È stato difficile passare dall’astrofisica al clima? E dall’articolo scritto al podcast?

«È stato incredibilmente stimolante e divertente. Ideare, scrivere, montare e produrre questo podcast è stato un vero e proprio viaggio, per me. Sono partita che non ne sapevo davvero nulla: avevo ascoltato, forse, uno o due podcast in tutta la mia vita. Trattare argomenti nuovi non mi spaventava, perché come dicevo si tratta di temi che sento molto affini al mio modo di essere e, comunque, di carattere scientifico. E questo mi rassicurava. Mi sono lasciata guidare dalle sensazioni, e penso che il risultato finale mi rispecchi. È stato poi importantissimo poter parlare e confrontarmi con Sandro Iannaccone, di Galileo, riguardo temi da affrontare, taglio e ospiti. E poi, senza le letture di Stefano Parisini non sarebbe lo stesso podcast».

Quattro episodi e numerosi ospiti. Di Mayor e Parmitano abbiamo già detto. Gli altri chi sono e come li hai scelti?

«Gli ospiti del podcast sono saliti a bordo un po’ alla volta, e devo dire che non è stata una ricerca semplice. Il criterio che ho scelto, quello che fossero testimoni diretti della realtà che raccontavano, era abbastanza selettivo. È nato tutto la scorsa estate leggendo il libro di Fabio Deotto, il mio testimone per definizione: il suo viaggio era proprio nato con questo obiettivo, raccontare un mondo già cambiato per colpa del clima. L’idea di parlare con un alpinista – Mario Vielmo – è arrivata subito dopo, durante una serata tenuta dallo stesso a cui ho partecipato e in cui raccontava il suo ultimo ottomila. Poi, dopo una piccola battuta d’arresto, ho letto il libro di Luca Mercalli sulla scelta di vivere in montagna per sfuggire al riscaldamento globale e, infine, mi sono trovata a guardare il sito che raccontava i progetti sulla biodiversità dei semi di Elisabetta Tola e Marco Boscolo. Per fortuna, tutte queste idee sono andate in porto e i miei intervistati sono stati subito contenti di partecipare al progetto».

E ora? Cosa ti auguri, per il tuo podcast?
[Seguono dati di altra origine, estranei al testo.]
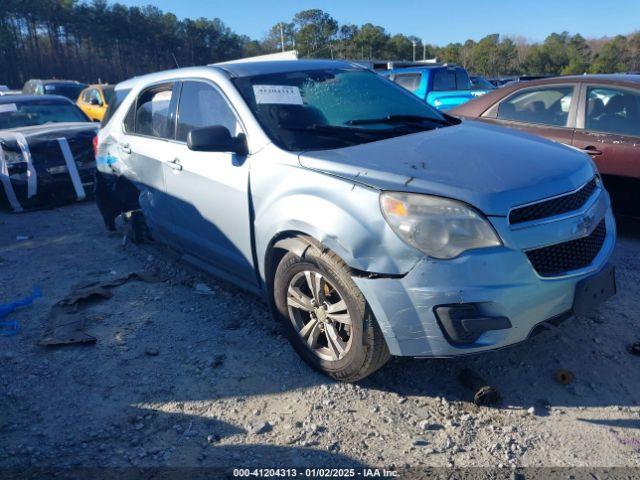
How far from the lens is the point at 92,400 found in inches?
116

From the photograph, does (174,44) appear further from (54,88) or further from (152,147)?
(152,147)

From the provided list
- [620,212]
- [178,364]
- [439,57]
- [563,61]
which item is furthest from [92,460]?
[439,57]

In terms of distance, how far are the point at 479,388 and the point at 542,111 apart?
139 inches

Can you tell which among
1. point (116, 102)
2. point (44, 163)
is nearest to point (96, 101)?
point (44, 163)

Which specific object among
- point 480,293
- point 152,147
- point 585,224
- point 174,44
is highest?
point 174,44

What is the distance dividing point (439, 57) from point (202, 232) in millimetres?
53539

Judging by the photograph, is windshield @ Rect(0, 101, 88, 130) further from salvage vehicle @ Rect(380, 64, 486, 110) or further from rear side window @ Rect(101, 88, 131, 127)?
salvage vehicle @ Rect(380, 64, 486, 110)

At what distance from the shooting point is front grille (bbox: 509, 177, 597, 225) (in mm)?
2443

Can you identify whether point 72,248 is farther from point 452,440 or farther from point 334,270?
point 452,440

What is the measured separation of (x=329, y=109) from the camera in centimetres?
346

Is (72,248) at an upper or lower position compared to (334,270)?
lower

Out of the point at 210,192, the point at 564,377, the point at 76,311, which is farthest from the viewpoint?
the point at 76,311

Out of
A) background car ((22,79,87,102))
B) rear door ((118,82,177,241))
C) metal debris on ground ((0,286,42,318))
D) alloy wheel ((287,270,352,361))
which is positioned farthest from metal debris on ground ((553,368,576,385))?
background car ((22,79,87,102))

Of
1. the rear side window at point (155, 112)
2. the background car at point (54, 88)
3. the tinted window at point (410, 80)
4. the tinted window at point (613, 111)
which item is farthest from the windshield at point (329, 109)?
the background car at point (54, 88)
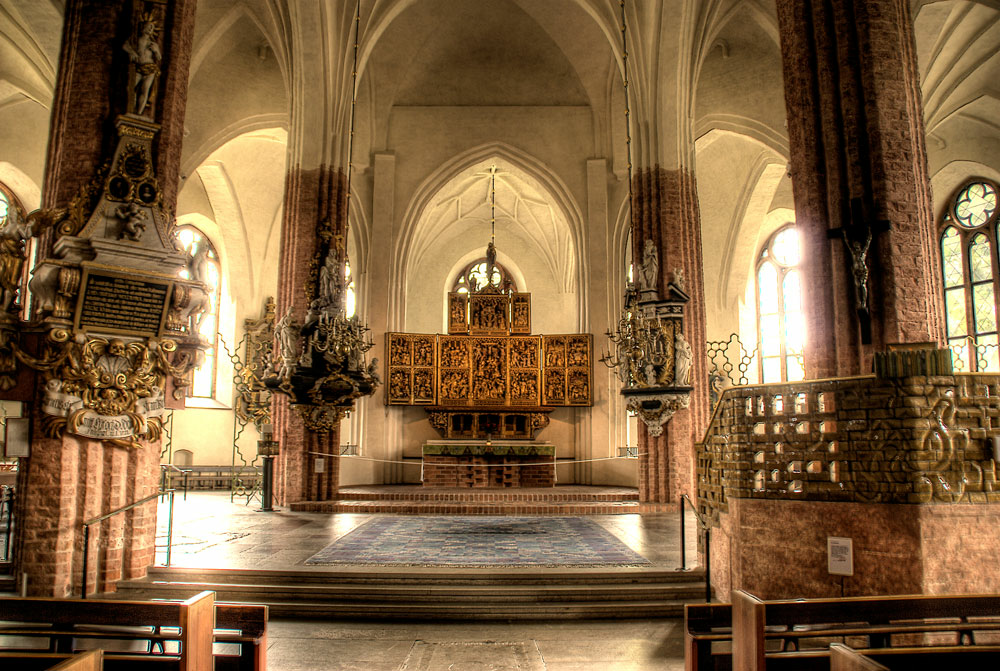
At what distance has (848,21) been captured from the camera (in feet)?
27.2

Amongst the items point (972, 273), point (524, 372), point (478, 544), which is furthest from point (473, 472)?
point (972, 273)

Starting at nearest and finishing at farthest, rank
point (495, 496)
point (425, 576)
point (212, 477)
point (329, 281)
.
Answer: point (425, 576) < point (329, 281) < point (495, 496) < point (212, 477)

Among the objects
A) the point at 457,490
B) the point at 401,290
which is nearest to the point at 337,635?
the point at 457,490

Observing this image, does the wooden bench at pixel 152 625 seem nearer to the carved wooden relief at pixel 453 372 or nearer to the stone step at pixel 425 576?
the stone step at pixel 425 576

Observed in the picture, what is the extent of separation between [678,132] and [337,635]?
12.6 meters

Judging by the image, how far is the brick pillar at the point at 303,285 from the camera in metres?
14.3

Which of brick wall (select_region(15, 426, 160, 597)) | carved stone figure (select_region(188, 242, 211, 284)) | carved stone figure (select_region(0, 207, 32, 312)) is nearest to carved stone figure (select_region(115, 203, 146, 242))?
carved stone figure (select_region(188, 242, 211, 284))

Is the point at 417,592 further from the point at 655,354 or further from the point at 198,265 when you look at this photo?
the point at 655,354

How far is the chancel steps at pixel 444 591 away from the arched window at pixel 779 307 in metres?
17.1

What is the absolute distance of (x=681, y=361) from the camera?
44.2ft

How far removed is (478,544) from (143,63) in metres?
7.04

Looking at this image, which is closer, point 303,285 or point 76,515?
point 76,515

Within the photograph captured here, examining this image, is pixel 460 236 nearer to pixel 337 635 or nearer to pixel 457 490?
pixel 457 490

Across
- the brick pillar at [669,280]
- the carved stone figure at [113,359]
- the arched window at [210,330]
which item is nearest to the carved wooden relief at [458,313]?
the brick pillar at [669,280]
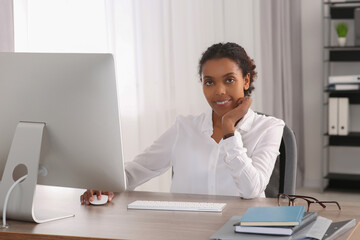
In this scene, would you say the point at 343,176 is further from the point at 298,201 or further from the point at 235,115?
the point at 298,201

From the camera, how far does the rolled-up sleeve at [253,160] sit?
197 cm

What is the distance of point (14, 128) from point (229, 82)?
0.82 meters

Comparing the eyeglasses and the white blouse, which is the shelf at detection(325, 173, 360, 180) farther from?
the eyeglasses

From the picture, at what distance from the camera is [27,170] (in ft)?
5.59

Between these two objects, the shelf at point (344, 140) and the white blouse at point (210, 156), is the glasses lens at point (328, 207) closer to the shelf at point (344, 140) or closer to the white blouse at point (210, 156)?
the white blouse at point (210, 156)

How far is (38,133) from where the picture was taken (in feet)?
5.53

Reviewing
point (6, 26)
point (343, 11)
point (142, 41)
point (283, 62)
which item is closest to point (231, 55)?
point (6, 26)

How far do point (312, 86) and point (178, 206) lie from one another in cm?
391

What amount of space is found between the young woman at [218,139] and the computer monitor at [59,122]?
509 mm

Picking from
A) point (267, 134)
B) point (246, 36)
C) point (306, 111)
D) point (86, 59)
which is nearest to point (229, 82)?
point (267, 134)

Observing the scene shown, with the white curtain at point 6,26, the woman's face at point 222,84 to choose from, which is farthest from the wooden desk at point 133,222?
the white curtain at point 6,26

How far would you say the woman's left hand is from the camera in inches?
82.8

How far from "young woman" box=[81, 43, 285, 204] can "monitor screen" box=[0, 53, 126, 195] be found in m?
0.50

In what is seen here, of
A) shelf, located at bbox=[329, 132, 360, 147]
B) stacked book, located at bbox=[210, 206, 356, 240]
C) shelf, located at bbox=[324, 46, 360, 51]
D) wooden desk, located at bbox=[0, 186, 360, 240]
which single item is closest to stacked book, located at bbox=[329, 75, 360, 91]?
shelf, located at bbox=[324, 46, 360, 51]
«Poco dopo l’uscita del primo episodio mi ha scritto una persona, un ascoltatore, ringraziandomi di avergli tenuto compagnia durante il suo viaggio. Mi auguro questo: di tenere compagnia alle persone, a tante persone, che magari grazie al podcast vedranno il mondo e le realtà da una prospettiva diversa e ne parleranno ad altre persone, creando quella che Deotto definiva “coscienza comune”. Se il mio podcast stimolasse anche solo un confronto, una discussione su questi argomenti, avrei raggiunto l’obiettivo. Mi auguro soprattutto che piaccia, comunque, almeno una frazione di quanto è piaciuto a me farlo».